Your copy should match the entries below exactly, apart from the images.

:: DATA TO PROCESS ::

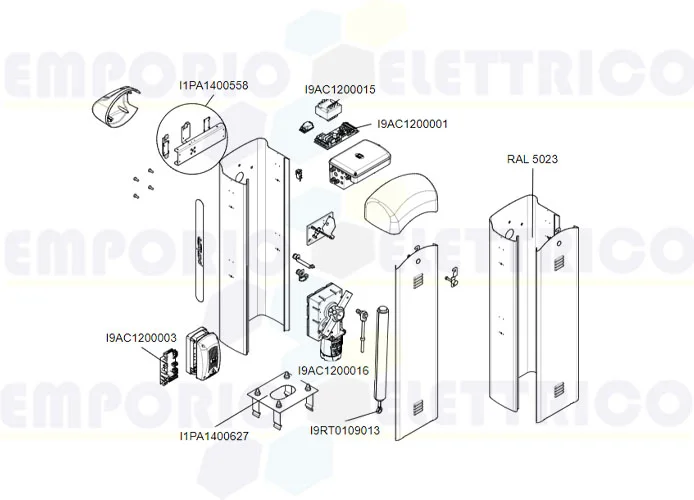 EMPORIO ELETTRICO

I1PA1400558

I9AC1200015

I9AC1200001

RAL 5023

EMPORIO ELETTRICO

I9AC1200003

I9AC1200016

EMPORIO ELETTRICO

I1PA1400627

I9RT0109013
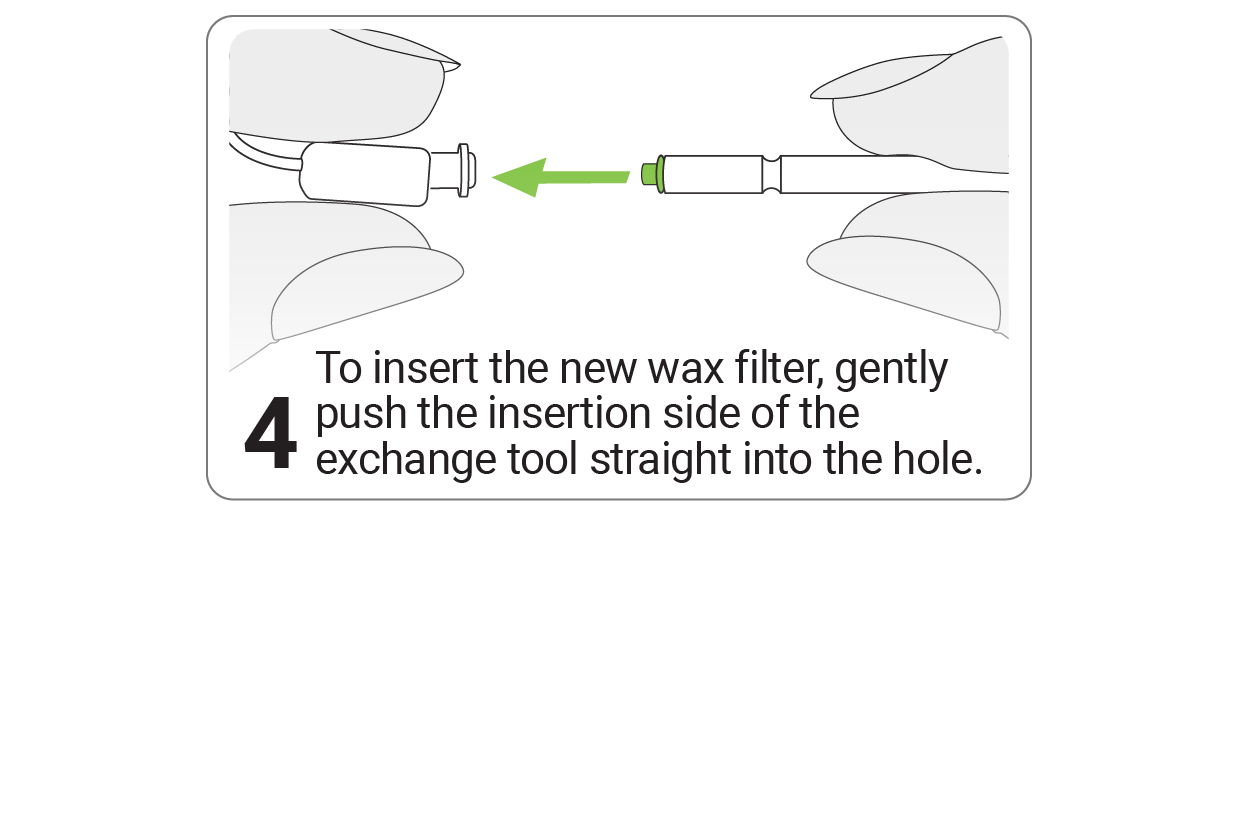 4 To insert the new wax filter, gently push the insertion side of the exchange tool straight into the hole.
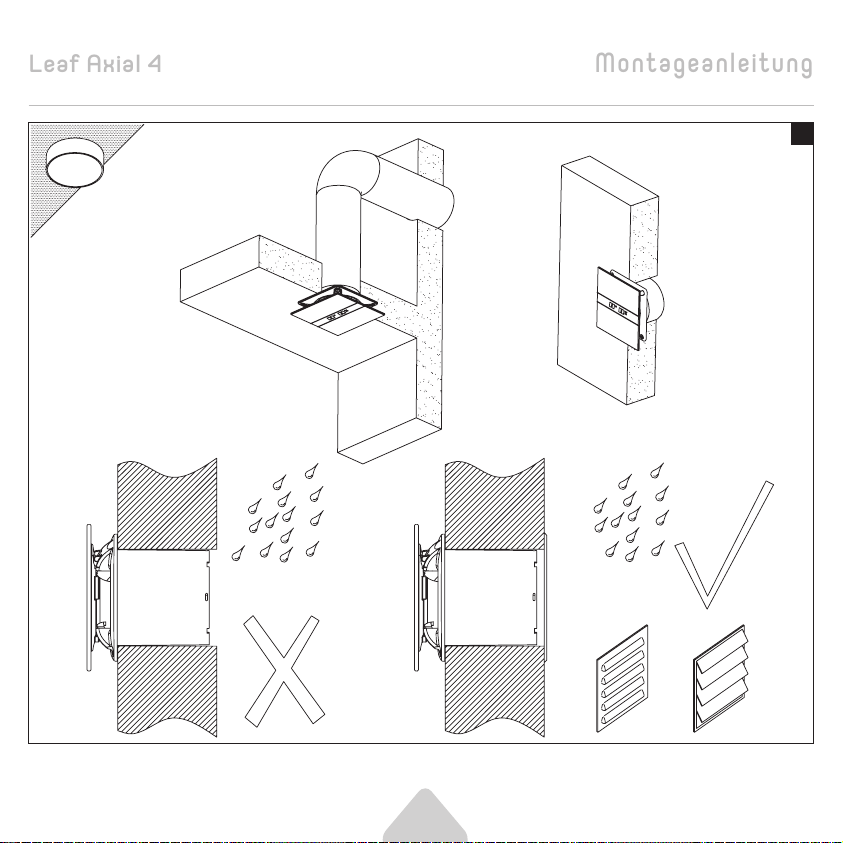 Leaf Axial 4

Montageanleitung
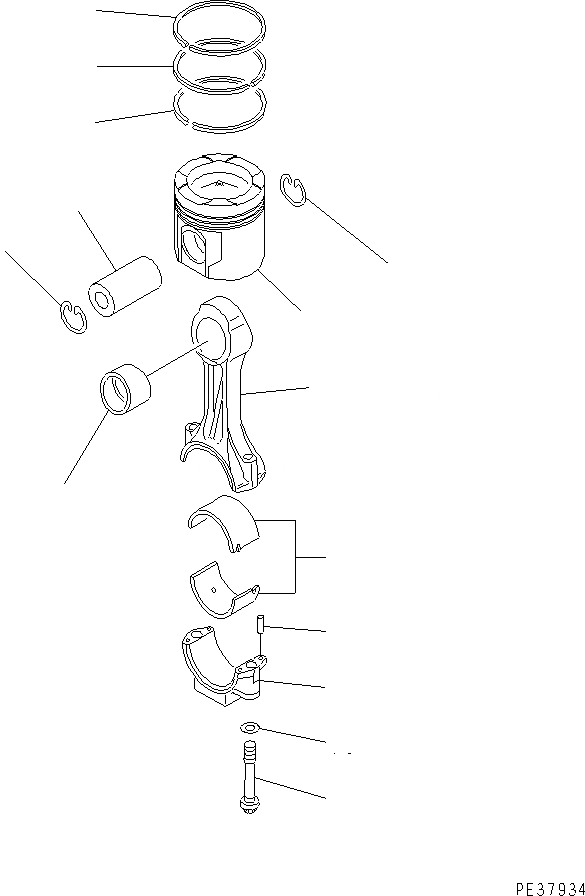 PE37934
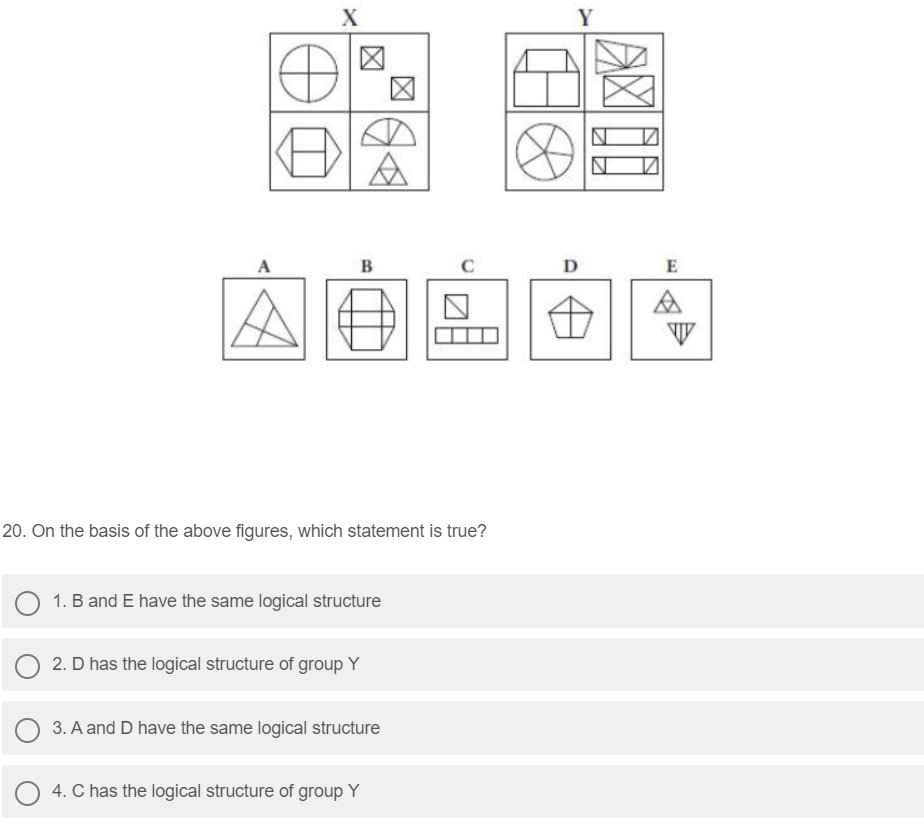 X

Y

A

B

C

D

E

20. On the basis of the above figures, which statement is true?

1. B and E have the same logical structure

2. D has the logical structure of group Y

3. A and D have the same logical structure

4. C has the logical structure of group Y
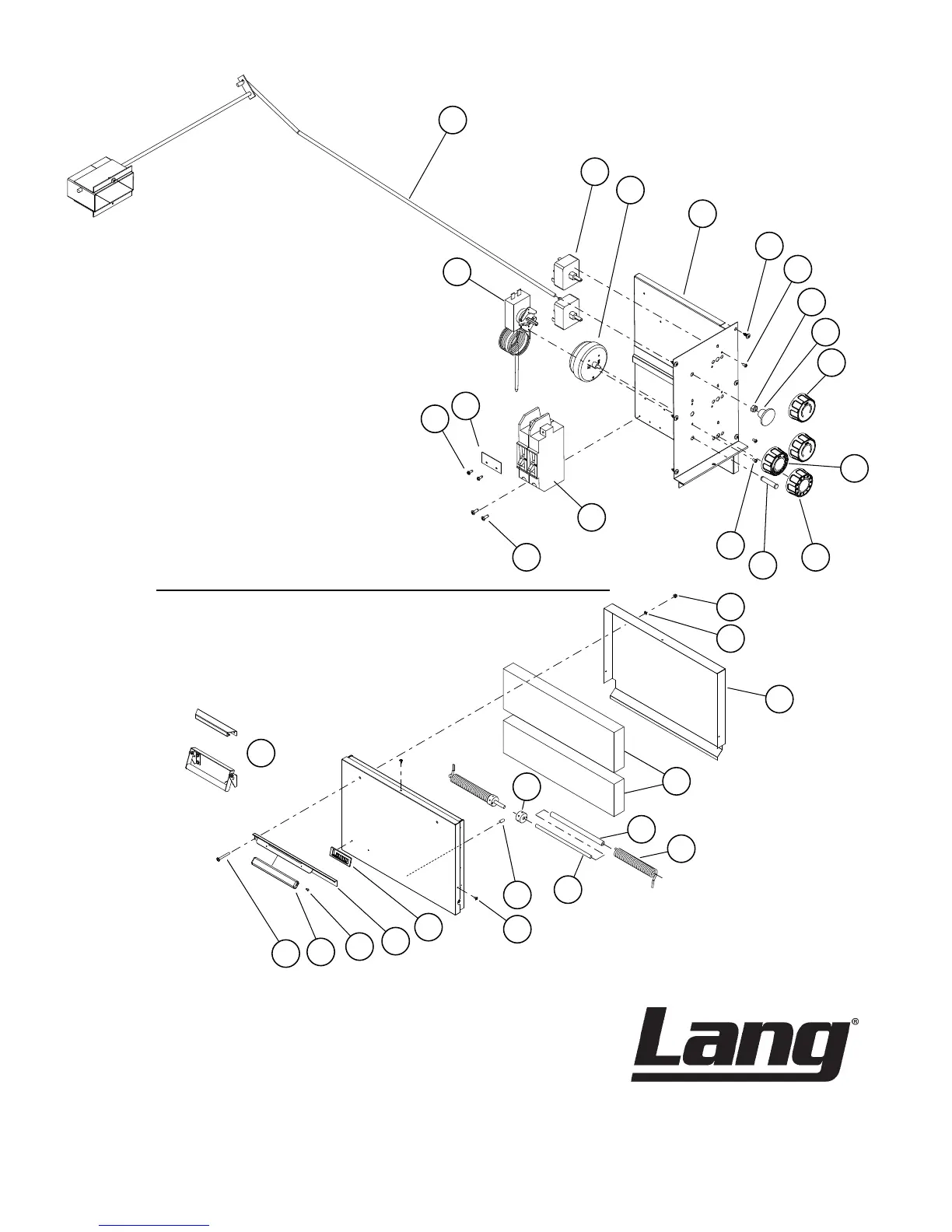 Lang®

:::

• **TASK RESULT**
 EMPORIO ELETTRICO

I1PA1400558

I9AC1200015

I9AC1200001

RAL 5023

EMPORIO ELETTRICO

I9AC1200003

I9AC1200016

EMPORIO ELETTRICO

I1PA1400627

I9RT0109013
 4 To insert the new wax filter, gently push the insertion side of the exchange tool straight into the hole.
 Leaf Axial 4

Montageanleitung
 PE37934
 X

Y

A

B

C

D

E

20. On the basis of the above figures, which statement is true?

1. B and E have the same logical structure

2. D has the logical structure of group Y

3. A and D have the same logical structure

4. C has the logical structure of group Y
 Lang®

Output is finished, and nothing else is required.